*TEXTO FUENTE*.
>>>

Aristóteles realizó el siguiente planteamiento: considerando que el tiempo consta de dos partes y no de tres —dado que el presente no es considerado una parte por el filósofo griego—, resultaría evidente que el tiempo es algo que no existe, ya que el futuro es algo que será, pero que aún no es, mientras que el pasado es algo que fue y tampoco es ya. De este modo, hablar de algo cuyas partes no existen es lo mismo que hablar de nada.
Sin pretender ahondar en el significado que Aristóteles le da al «ahora», sirva esta introducción para señalar lo controvertido que es hablar del tiempo.
Si pensamos en todas estas expresiones: «con esta decisión ganaremos tiempo»; «pensar en ello es una pérdida de tiempo»; «tu herida sanará con el tiempo»; «date prisa, no tenemos mucho tiempo»; «¡mira qué alto está!, ¡cómo pasa el tiempo», podemos concluir que el tiempo se gana y se pierde; el tiempo cura, el tiempo apremia, el tiempo pasa… Tal vez esta última afirmación es la más lapidaria: el tiempo pasa.
En el ensayo El sueño del tiempo, Carlos López Otín y Guido Kroemer reconstruyen la larga historia del tiempo para explorar su impacto sobre el envejecimiento y la longevidad. Este trabajo va más enfocado a entender las consecuencias del paso de los años que, al parecer, son inevitables, y conocer las claves para llevarlo lo mejor posible y llegar a la senectud en las mejores condiciones.
Pero ¿de verdad pasa el tiempo o es solo una ilusión? Me he hecho esta pregunta muchas veces a lo largo de mi vida, pero nunca consigo hallar una respuesta satisfactoria.
Sin embargo, es muy probable que este año cumpla 55. Lo sé porque nací en 1966 y, dado que medimos cada vuelta de la Tierra sobre sí misma para calcular los días y convertir estos en meses y luego en años, son 55 los que habrán pasado en junio desde mi nacimiento.
Puedo asegurar sin pudor que he visto el paso del tiempo reflejado en mi propio cuerpo. Eso es algo constatable. Mi piel ha perdido su elasticidad, mi pelo se ha vuelto más ralo y gris, mi visión cercana —y hasta la lejana, aunque no por la misma causa— necesita del apoyo de unas buenas gafas…
A pesar de ello, no dejo de imaginar esta vida nuestra como un instante de una realidad para la que el tiempo no significa nada. Y, tal vez con la imaginación que todo escritor tiene en mayor o menor medida, aventuro la evolución y la transformación de esa energía que somos en algo distinto al estado físico.

<<<

*DATOS PROPORCIONADOS*.
>>>

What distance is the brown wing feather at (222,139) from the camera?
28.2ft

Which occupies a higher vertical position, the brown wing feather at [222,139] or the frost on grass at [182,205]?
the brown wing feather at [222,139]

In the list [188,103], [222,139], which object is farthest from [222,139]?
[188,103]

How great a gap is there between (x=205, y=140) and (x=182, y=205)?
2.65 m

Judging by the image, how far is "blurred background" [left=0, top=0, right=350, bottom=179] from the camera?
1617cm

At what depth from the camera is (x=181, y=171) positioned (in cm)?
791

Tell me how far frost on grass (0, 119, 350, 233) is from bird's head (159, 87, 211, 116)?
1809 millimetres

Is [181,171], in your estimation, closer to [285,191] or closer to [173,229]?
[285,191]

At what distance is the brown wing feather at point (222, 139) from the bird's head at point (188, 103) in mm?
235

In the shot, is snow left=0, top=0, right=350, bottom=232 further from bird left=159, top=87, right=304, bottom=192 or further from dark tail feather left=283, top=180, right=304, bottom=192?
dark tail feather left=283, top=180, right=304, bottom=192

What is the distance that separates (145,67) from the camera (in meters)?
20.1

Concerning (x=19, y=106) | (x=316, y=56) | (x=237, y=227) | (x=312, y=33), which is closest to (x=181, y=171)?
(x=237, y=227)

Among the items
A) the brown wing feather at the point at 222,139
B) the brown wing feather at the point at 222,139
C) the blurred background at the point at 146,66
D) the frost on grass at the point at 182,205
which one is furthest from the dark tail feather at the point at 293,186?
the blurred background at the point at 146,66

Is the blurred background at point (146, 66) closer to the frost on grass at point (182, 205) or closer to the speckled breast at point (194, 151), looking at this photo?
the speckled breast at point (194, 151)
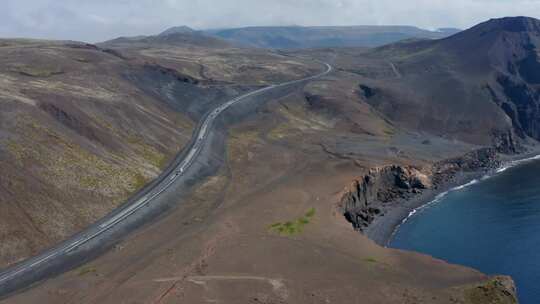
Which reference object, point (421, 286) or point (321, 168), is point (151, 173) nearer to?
point (321, 168)

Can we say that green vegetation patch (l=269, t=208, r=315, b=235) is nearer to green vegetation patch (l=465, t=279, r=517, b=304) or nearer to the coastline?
the coastline

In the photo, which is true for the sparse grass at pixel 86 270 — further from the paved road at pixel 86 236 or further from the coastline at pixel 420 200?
the coastline at pixel 420 200

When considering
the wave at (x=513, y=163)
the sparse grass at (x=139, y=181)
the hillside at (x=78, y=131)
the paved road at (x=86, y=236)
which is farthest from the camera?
the wave at (x=513, y=163)

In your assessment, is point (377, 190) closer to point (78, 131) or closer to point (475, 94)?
point (78, 131)

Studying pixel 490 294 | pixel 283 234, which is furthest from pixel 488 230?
pixel 283 234

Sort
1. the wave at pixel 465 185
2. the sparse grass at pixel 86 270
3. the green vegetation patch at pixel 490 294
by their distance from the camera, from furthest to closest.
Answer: the wave at pixel 465 185 < the sparse grass at pixel 86 270 < the green vegetation patch at pixel 490 294

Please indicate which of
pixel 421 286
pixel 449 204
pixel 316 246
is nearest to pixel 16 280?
pixel 316 246

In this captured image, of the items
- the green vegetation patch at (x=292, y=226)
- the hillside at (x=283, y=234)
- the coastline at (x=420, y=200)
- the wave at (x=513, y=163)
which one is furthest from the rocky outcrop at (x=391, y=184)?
the green vegetation patch at (x=292, y=226)
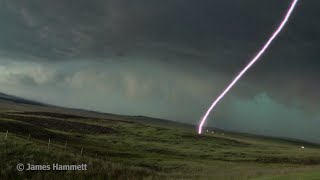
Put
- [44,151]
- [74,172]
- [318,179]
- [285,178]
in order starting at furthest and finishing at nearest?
1. [44,151]
2. [74,172]
3. [285,178]
4. [318,179]

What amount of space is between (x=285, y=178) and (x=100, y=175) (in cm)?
1878

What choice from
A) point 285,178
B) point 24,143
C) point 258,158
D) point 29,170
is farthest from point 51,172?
point 258,158

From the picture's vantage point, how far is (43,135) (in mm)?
86938

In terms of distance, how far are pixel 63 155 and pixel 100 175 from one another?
18.0 feet

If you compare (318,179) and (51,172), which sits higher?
(318,179)

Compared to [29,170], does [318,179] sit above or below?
above

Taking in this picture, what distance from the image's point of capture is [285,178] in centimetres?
3841

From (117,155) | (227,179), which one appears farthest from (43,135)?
(227,179)

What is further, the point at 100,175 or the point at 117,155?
Answer: the point at 117,155

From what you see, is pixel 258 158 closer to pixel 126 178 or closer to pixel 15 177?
pixel 126 178

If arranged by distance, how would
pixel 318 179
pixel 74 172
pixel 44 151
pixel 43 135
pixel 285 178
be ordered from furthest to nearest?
pixel 43 135, pixel 44 151, pixel 74 172, pixel 285 178, pixel 318 179

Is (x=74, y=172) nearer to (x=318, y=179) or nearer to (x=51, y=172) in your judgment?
(x=51, y=172)

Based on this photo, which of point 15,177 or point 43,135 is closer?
point 15,177

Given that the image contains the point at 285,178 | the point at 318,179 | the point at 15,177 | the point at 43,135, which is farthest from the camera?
the point at 43,135
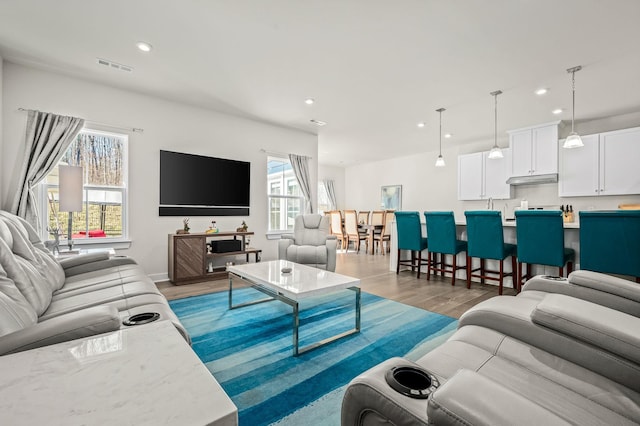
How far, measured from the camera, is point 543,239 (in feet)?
10.3

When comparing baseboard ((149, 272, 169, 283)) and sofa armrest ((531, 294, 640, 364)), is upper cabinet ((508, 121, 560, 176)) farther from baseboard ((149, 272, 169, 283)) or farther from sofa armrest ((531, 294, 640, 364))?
baseboard ((149, 272, 169, 283))

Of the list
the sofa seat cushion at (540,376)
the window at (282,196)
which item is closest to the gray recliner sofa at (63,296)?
the sofa seat cushion at (540,376)

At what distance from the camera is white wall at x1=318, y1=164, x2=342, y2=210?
939cm

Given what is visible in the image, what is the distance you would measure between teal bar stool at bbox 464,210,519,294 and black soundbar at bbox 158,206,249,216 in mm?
3548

<<<

*INSTRUCCIONES DE TAREAS*.
**a)** Informa de todas las líneas de los registros que contienen la cadena "would" y cópialas completas; las mayúsculas y minúsculas cuentan.
**b)** Escribe, por favor, la continuación del texto sobre el paso del tiempo a partir de su última oración.
El texto y los registros son materiales independientes entre sí.

*RESPUESTAS POR TAREA*.
**a)**
If arranged by distance, how would
Given what is visible in the image, what is the distance you would measure between teal bar stool at bbox 464,210,519,294 and black soundbar at bbox 158,206,249,216 in mm?

**b)**
Es decir, la carne soporta el paso del tiempo hasta donde puede, ese tiempo que nos empeñamos en medir y encasillar en almanaques año tras año. Pero ¿qué pasaría si la energía que da vida y movimiento a esa carne perecedera se liberara realmente y se transformara en algo distinto y maravilloso tras el fallecimiento del cuerpo tal y como aventuró Antoine Lavoisier? ¿Acaso no es así el modo en que nos han explicado la existencia del alma? Agustín de Hipona comenzaba su reflexión con un razonamiento idéntico al de Aristóteles y decía en sus Confesiones:
«De aquí me pareció que el tiempo no es otra cosa que una extensión; pero ¿de qué? No lo sé, y maravilla será si no es de la misma alma. Porque ¿qué es, te suplico, Dios mío, lo que mido cuando digo, bien de modo indefinido, como: “Este tiempo es más largo que aquel otro”; o bien de modo definido, como: “Este es doble que aquél”? Mido el tiempo, lo sé; pero ni mido el futuro, que aún no es; ni mido el presente, que no se extiende por ningún espacio; ni mido el pretérito, que ya no existe. ¿Qué es, pues, lo que mido?».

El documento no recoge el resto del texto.